Parked one million miles away from Earth, a NASA space camera has been taking photographs of our blue planet for the last twelve months.
Now given that humans first sent a satellite to space half a century ago, in 1957 when the Soviet Sputnik first orbited the earth, you would have thought we’d know what to expect from the images.
But turns out, NASA’s EPIC View has spotted something a little out of the ordinary.
The homeward-facing instrument, attached to NOAA’s Deep Space Climate Observatory, has spotted hundreds of flashes of light radiating from hundreds of different locations on our planet.
Alexander Marshak, DSCOVR deputy project scientist, first noticed these flashes occasionally appearing over oceans as he looked through the reel.
He said: “Large expanses of blue ocean and apparent coastlines are present, and close examination of the images shows a region of [mirror-like] reflection in ocean but not on land.”
And he proposed a simple explanation that this could just be sunlight reflecting off the water, back on to the sensor. That was until, they noticed them also appearing over land.
“When I first saw it I thought maybe there was some water there, or a lake the sun reflects off of. But the glint is pretty big, so it wasn’t that,” said Marshak.
The scientists reasoned that if these 866 flashes were caused by reflected sunlight, they would be limited to certain spots on the globe – spots where the angle between the sun and Earth is the same as the angle between the spacecraft and Earth, allowing for the spacecraft to pick up the reflected light.

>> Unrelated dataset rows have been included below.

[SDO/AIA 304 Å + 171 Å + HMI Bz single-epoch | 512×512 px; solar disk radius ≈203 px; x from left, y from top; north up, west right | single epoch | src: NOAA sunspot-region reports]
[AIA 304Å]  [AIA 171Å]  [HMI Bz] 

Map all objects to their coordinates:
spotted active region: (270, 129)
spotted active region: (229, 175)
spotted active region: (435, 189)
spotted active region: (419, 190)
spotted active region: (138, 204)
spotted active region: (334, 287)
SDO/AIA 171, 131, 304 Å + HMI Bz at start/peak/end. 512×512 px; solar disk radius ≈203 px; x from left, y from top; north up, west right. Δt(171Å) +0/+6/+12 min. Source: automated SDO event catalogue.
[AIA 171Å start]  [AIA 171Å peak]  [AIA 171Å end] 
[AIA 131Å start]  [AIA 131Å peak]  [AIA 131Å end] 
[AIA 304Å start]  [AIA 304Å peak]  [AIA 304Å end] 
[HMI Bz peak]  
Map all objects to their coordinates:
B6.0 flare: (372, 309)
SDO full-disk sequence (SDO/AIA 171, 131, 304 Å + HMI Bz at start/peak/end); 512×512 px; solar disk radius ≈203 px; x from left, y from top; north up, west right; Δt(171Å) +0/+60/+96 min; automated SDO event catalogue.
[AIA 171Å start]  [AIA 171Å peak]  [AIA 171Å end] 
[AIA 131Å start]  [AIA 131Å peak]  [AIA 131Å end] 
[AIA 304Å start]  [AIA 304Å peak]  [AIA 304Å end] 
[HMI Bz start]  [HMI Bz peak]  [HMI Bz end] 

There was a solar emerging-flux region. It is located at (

When they plotted the locations of the glints with where those angles would match, given Earth’s tilt and the spacecraft’s location, the two matched.
The team instead now believes that ice particles suspended high up in the earth’s atmosphere are to blame.
“The source of the flashes is definitely not on the ground. It’s definitely ice, and most likely solar reflection off of horizontally oriented particles,” Marshak said.
The ability to detect glints, such as these, from further away, could be used by other spacecraft to study exoplanets.